Documento de origem >>
A advogada Ana Laura Pereira Marques e seu escritório são acusados de manipular laudos médicos falsos para obter isenção do Imposto de Renda para os 134 clientes. A fraude incluía documentos que alegavam doenças graves, frequentemente relacionadas ao acidente radiológico com césio-137, para justificar o benefício. Muitas das pessoas envolvidas, segundo a investigação, eram oficiais da reserva da Polícia Militar de Goiás e do Tocantins.

A PGE identificou um total de 388 pedidos de isenção fiscal vindos do escritório, e 644 processos foram suspensos. A investigação revelou que outros advogados cederam seus tokens de acesso ao sistema judicial para permitir que Ana Laura entrasse com petições em nome deles. Além da advogada, o subtenente da reserva Ronaldo Santana Cunha foi indiciado como captador de clientes na PM-GO. A operação, chamada “Fraude Radioativa”, foi deflagrada em setembro, e a advogada, atualmente em prisão domiciliar, manteve-se em silêncio sobre as acusações.

Faça o seguinte >>
1. Reescreva o trecho do texto sobre a fraude que começa em "A PGE identificou" e termina em "sobre as acusações.", trocando "advogada" por "profissional".
2. Dê sequência ao texto sobre a fraude a partir do ponto em que ele termina.
O material não tem nenhum papel nestas tarefas.

Material fornecido >>
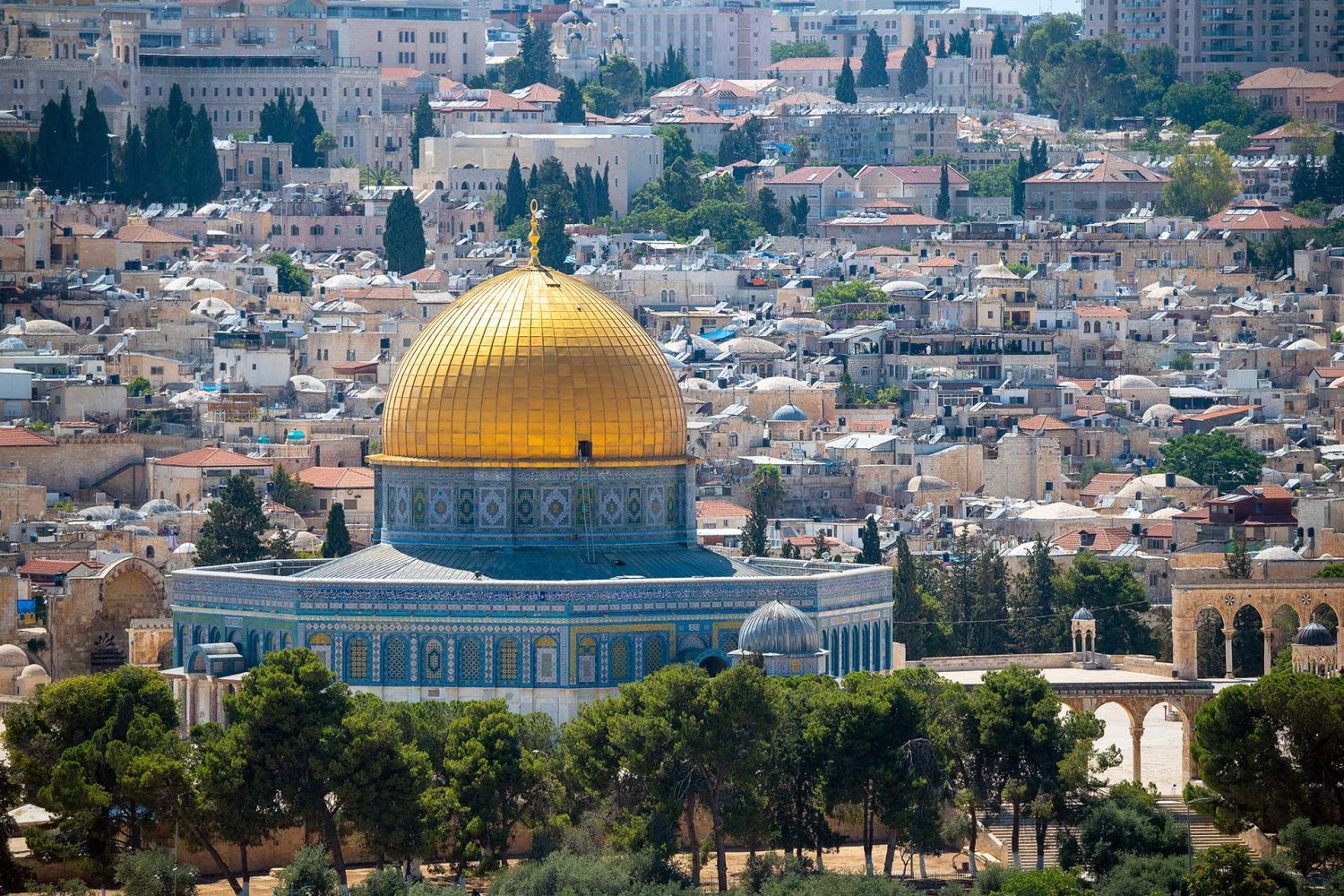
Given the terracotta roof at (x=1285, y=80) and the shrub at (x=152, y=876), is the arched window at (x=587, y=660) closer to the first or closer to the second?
the shrub at (x=152, y=876)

Respostas das tarefas >>
1.
A PGE identificou um total de 388 pedidos de isenção fiscal vindos do escritório, e 644 processos foram suspensos. A investigação revelou que outros advogados cederam seus tokens de acesso ao sistema judicial para permitir que Ana Laura entrasse com petições em nome deles. Além da profissional, o subtenente da reserva Ronaldo Santana Cunha foi indiciado como captador de clientes na PM-GO. A operação, chamada “Fraude Radioativa”, foi deflagrada em setembro, e a profissional, atualmente em prisão domiciliar, manteve-se em silêncio sobre as acusações.

2.
A PGE afirma que o esquema promovia uma “litigância predatória” que onerava o sistema judiciário. A estratégia do escritório envolvia repetidas petições, às vezes em comarcas diferentes, para driblar decisões contrárias. Além disso, alguns clientes, ao perceberem o risco, tentaram retirar seus processos ou alegaram que desconheciam a inclusão de informações falsas, como laudos médicos e endereços residenciais.

Histórico

Em 1987, a exposição acidental ao césio-137 em Goiânia resultou em mortes, contaminações severas e um legado de problemas de saúde para muitas das pessoas diretamente afetadas. A gravidade do episódio levou o governo brasileiro a instituir benefícios para as vítimas, incluindo a isenção do Imposto de Renda para aqueles com doenças graves decorrentes da contaminação.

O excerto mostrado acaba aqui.